Wenn Bandwürmer tödlich werden

Ein Mann aus Kolumbien starb an Lungenkrebs. Die Ursache der Krebserkrankung überraschte seine Ärzte: Er hatte sich bei seinem Bandwurm angesteckt. Bei einem US-Patienten entdeckten Ärzte eine Bandwurmlarve im Gehirn, die den Mann beinahe das Leben kostete.
Im Januar 2013 suchte ein 41-jähriger Patient im kolumbianischen Medellín medizinischen Rat. Er litt an Fieber, Husten und Müdigkeit und verlor seit einigen Monaten Gewicht. 2006 wurde bei dem Patienten HIV diagnostiziert.

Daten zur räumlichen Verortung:
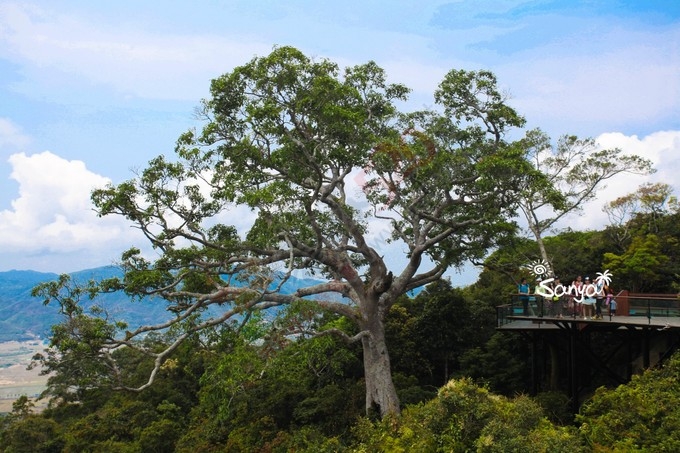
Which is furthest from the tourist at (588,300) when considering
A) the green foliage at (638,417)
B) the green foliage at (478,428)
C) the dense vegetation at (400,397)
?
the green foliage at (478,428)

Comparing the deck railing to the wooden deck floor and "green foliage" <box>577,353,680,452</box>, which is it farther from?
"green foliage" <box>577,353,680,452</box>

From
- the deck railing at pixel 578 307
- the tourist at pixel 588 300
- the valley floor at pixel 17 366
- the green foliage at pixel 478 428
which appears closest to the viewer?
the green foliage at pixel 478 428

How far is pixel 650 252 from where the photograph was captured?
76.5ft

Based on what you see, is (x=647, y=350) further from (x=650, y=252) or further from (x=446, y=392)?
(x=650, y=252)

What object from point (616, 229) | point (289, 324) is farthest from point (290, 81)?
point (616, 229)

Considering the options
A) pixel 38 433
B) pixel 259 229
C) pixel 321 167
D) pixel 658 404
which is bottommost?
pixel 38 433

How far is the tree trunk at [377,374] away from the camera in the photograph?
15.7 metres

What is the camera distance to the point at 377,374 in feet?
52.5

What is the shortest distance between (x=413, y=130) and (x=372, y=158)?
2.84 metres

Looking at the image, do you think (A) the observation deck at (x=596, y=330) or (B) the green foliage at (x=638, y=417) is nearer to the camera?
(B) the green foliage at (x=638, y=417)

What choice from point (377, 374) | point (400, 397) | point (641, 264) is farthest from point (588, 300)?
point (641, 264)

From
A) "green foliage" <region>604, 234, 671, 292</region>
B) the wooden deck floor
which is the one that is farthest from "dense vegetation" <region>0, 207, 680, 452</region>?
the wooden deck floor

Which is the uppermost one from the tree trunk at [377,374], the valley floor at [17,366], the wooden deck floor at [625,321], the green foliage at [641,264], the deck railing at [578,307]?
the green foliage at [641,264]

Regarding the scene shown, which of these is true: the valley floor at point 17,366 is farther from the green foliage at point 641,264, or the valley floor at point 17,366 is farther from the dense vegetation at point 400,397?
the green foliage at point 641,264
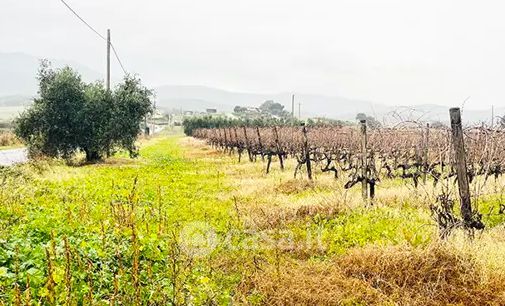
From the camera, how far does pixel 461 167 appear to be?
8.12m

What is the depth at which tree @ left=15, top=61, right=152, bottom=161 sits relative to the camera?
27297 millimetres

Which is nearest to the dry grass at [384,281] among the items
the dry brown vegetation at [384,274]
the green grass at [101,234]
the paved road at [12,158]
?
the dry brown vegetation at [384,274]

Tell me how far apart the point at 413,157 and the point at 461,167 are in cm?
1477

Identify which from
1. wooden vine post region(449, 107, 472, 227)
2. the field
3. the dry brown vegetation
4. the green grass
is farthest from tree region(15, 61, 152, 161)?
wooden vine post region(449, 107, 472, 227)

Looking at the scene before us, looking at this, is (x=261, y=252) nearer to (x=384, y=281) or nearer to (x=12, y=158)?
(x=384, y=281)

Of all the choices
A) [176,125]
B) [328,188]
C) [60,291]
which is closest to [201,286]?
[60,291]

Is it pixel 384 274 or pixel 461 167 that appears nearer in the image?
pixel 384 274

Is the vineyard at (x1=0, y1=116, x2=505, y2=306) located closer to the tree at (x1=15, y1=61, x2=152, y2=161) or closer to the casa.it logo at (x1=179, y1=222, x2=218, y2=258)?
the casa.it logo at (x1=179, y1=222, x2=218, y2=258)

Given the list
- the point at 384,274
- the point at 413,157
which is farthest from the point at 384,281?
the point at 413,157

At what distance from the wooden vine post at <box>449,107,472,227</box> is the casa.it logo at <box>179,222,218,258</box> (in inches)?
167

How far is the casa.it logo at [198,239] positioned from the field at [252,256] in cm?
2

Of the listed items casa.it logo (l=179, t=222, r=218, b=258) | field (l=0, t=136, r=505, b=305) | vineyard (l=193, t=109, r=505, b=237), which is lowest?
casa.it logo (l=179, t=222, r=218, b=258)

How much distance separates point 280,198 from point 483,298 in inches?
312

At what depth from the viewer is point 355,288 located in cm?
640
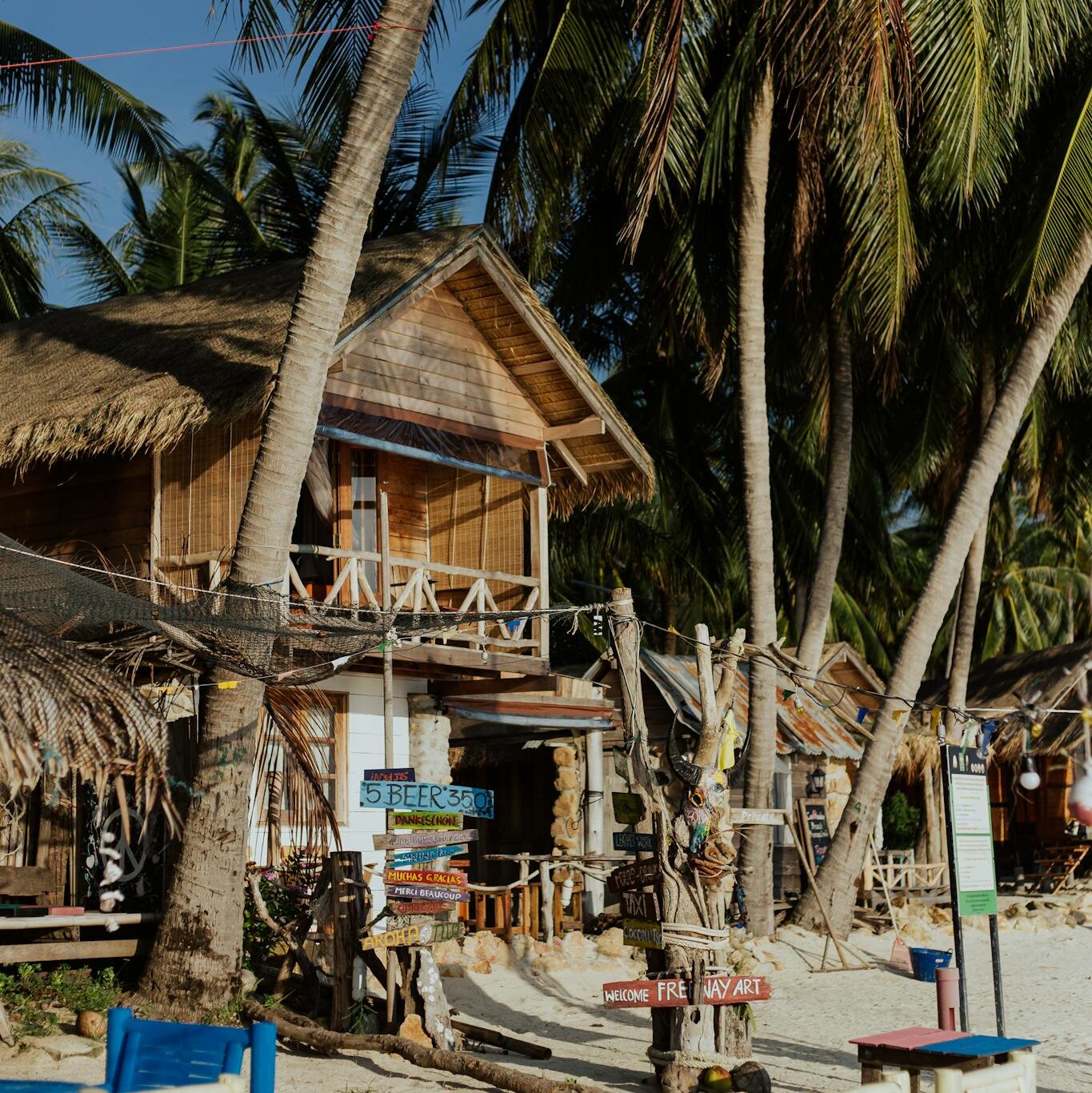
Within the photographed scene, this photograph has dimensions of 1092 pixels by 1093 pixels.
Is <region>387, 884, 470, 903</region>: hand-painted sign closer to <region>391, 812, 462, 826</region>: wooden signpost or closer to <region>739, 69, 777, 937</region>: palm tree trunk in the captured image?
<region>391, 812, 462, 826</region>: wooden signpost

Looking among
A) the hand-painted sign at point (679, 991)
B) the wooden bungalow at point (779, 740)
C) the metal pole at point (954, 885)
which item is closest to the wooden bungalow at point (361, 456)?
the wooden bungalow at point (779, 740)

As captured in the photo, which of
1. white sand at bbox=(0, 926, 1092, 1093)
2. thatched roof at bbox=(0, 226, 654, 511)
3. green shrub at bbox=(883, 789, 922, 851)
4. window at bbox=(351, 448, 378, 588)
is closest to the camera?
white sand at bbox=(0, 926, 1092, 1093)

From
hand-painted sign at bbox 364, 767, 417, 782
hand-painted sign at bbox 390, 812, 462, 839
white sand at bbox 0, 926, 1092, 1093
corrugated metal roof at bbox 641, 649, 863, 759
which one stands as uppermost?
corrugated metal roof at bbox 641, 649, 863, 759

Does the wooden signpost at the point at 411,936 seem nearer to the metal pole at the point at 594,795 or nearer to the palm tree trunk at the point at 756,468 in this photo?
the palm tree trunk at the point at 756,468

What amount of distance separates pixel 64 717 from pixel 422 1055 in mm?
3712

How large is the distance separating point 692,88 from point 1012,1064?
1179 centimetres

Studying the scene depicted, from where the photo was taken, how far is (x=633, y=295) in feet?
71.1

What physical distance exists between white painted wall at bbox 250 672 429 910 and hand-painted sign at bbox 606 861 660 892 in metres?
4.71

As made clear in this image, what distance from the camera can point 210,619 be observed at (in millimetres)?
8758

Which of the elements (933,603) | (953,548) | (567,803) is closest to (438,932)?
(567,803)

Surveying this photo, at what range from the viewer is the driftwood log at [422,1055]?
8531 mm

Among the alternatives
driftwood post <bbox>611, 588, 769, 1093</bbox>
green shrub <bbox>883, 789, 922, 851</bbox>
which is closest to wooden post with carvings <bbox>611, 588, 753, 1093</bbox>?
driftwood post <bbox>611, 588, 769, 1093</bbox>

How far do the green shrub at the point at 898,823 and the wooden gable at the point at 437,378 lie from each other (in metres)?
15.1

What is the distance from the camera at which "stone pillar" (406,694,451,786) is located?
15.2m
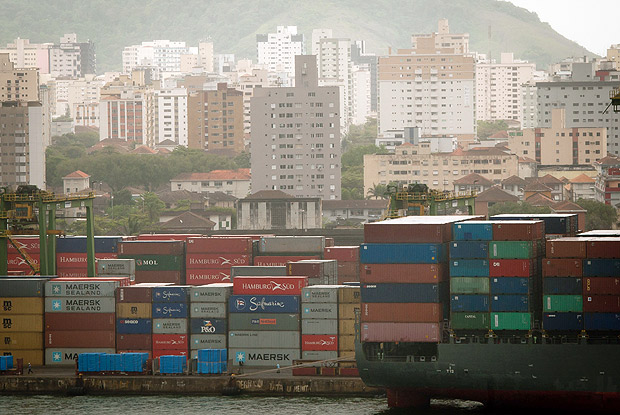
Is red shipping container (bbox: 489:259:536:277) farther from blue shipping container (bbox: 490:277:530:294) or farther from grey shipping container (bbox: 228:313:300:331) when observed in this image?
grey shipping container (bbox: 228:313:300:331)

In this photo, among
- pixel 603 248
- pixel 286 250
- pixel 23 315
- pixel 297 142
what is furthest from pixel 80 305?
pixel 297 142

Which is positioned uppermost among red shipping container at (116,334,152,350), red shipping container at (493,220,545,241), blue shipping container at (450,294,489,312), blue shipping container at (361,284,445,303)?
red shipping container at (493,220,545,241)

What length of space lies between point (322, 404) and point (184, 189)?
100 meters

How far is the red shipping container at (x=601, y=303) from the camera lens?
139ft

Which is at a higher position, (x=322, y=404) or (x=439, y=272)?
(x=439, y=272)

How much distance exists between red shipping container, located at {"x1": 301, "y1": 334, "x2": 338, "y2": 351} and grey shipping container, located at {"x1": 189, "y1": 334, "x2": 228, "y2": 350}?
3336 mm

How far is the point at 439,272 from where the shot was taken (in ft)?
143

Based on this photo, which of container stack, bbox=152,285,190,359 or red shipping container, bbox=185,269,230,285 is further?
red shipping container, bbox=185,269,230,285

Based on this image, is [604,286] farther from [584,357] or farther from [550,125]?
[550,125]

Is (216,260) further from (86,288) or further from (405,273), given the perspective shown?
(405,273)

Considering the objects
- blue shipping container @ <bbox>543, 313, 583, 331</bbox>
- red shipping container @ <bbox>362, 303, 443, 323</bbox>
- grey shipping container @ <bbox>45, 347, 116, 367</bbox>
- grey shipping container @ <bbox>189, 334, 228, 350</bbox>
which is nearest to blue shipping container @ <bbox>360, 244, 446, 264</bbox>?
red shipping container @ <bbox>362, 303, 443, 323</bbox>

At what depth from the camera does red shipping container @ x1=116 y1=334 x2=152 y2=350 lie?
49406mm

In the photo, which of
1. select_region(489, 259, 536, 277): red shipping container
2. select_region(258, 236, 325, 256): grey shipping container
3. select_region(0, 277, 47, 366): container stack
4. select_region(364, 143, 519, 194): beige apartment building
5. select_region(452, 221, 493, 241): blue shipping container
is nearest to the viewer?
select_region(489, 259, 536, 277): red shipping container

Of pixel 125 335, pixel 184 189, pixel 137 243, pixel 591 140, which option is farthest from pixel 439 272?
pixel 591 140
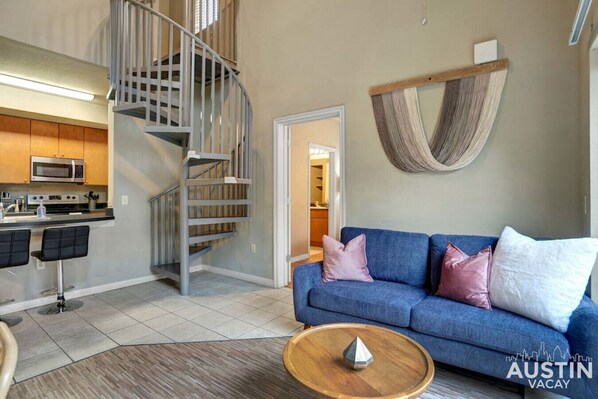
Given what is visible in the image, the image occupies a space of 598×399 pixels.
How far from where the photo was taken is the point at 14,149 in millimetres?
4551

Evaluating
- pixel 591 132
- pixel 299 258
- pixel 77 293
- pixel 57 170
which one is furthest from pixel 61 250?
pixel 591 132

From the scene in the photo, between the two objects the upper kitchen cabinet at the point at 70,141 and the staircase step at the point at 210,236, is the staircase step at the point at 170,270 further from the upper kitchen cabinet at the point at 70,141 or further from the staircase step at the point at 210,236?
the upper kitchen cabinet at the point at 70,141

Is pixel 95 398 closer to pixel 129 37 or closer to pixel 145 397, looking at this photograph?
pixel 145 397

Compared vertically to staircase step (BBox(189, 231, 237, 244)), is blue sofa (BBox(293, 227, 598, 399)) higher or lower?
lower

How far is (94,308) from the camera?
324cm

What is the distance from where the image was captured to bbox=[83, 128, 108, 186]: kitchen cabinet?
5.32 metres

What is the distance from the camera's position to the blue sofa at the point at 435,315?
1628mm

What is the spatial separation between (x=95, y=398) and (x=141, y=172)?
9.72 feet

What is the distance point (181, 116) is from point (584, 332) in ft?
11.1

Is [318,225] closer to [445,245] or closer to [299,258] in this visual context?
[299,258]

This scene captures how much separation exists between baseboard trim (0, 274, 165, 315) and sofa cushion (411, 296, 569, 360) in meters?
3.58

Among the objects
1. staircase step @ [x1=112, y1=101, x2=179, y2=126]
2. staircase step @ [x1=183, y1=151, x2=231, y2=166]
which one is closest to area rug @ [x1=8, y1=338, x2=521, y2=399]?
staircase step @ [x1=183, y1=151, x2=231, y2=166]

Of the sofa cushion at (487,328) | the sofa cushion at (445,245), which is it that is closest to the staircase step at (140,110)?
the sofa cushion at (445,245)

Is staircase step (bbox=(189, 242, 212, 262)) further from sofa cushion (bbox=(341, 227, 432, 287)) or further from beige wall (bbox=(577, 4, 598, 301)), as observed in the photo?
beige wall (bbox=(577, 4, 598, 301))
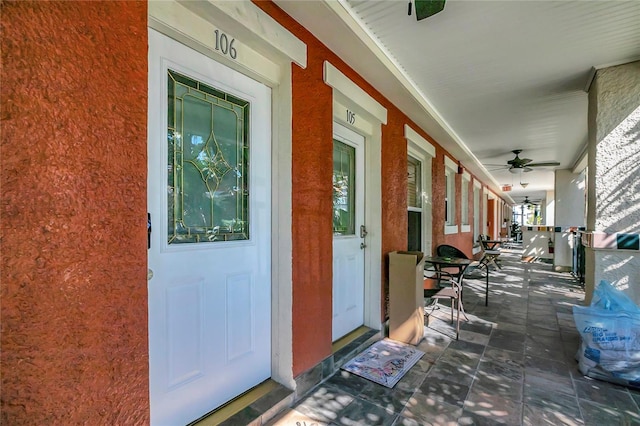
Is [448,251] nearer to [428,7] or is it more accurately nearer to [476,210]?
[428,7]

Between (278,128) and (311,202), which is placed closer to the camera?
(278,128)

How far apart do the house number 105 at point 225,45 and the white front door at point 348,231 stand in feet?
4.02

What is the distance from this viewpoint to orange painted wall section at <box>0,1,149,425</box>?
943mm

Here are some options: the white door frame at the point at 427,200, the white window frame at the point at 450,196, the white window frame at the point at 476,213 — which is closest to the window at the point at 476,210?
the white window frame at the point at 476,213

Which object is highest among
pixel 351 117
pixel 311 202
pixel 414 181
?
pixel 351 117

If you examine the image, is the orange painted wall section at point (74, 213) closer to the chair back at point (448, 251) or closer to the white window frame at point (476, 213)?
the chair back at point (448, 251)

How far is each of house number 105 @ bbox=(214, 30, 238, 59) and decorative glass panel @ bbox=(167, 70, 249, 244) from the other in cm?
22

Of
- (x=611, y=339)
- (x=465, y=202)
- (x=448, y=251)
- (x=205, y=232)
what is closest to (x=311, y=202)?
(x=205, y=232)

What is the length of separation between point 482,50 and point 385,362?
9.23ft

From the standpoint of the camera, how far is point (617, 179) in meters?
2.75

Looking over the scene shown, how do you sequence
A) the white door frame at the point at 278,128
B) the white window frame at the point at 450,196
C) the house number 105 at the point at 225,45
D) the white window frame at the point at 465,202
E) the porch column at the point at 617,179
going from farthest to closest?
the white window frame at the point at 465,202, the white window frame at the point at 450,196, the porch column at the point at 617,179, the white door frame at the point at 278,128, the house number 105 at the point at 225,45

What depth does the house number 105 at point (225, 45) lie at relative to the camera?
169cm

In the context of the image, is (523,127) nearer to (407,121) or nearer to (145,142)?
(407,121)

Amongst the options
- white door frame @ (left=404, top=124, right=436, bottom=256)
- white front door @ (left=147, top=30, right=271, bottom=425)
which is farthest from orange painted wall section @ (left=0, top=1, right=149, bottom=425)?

= ZU LÖSENDE AUFGABEN =
1. Geben Sie den Textauszug über tödliche Bandwürmer von „Wenn Bandwürmer tödlich“ bis „Patienten HIV diagnostiziert.“ erneut wieder und ersetzen Sie dabei „Müdigkeit“ durch „Erschöpfung“.
2. Fassen Sie den Textauszug über tödliche Bandwürmer in zwei Sätzen zusammen.

= LÖSUNGEN =
1.
Wenn Bandwürmer tödlich werden

Ein Mann aus Kolumbien starb an Lungenkrebs. Die Ursache der Krebserkrankung überraschte seine Ärzte: Er hatte sich bei seinem Bandwurm angesteckt. Bei einem US-Patienten entdeckten Ärzte eine Bandwurmlarve im Gehirn, die den Mann beinahe das Leben kostete.
Im Januar 2013 suchte ein 41-jähriger Patient im kolumbianischen Medellín medizinischen Rat. Er litt an Fieber, Husten und Erschöpfung und verlor seit einigen Monaten Gewicht. 2006 wurde bei dem Patienten HIV diagnostiziert.

2. Ein Mann aus Kolumbien starb an Lungenkrebs, mit dem er sich bei seinem Bandwurm angesteckt hatte, und bei einem US-Patienten fanden Ärzte eine Bandwurmlarve im Gehirn, die ihn beinahe das Leben kostete. Im Januar 2013 suchte ein 41-jähriger Patient, bei dem 2006 HIV diagnostiziert worden war, in Medellín wegen Fieber, Husten, Müdigkeit und Gewichtsverlust medizinischen Rat.